What you return must be the lines of the data that hold the word "Zealand".

╔══

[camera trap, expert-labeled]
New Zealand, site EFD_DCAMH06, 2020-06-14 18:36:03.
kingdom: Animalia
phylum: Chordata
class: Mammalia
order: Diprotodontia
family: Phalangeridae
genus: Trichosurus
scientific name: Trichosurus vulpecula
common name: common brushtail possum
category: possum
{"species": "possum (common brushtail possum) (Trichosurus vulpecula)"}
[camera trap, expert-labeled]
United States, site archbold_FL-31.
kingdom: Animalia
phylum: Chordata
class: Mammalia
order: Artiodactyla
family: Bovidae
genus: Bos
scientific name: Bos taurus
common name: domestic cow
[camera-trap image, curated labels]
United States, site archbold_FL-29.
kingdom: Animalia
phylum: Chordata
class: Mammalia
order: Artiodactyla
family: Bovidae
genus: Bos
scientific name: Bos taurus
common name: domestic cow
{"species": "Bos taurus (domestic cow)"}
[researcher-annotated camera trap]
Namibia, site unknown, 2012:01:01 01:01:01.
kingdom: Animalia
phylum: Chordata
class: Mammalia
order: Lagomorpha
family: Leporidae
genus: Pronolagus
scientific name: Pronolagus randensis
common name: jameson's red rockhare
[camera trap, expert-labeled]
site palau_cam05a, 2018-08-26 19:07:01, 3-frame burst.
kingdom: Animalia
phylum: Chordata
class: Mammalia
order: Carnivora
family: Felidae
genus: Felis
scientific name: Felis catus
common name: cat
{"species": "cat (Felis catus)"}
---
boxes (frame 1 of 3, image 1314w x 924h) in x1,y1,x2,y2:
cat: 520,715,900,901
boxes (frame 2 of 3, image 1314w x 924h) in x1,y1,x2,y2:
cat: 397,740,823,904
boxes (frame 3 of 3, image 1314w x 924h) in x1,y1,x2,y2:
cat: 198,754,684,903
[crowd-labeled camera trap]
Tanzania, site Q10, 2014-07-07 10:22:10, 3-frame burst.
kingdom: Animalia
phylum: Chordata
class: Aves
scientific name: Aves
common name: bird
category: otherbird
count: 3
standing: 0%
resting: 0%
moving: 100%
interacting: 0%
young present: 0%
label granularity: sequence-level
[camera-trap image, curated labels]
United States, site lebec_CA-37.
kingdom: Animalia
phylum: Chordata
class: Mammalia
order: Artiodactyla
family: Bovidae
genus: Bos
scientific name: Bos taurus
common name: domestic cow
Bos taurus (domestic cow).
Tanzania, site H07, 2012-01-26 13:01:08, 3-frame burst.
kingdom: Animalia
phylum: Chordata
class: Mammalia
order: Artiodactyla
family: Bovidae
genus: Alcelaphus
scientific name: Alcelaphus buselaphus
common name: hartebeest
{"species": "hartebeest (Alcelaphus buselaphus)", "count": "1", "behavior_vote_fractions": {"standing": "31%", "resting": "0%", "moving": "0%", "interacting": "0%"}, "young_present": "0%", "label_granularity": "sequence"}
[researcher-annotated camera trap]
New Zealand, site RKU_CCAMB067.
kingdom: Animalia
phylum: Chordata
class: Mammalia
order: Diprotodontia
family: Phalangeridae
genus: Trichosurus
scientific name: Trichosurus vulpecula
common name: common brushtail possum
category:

╚══

▸ TASK OUTPUT
New Zealand, site EFD_DCAMH06, 2020-06-14 18:36:03.
New Zealand, site RKU_CCAMB067.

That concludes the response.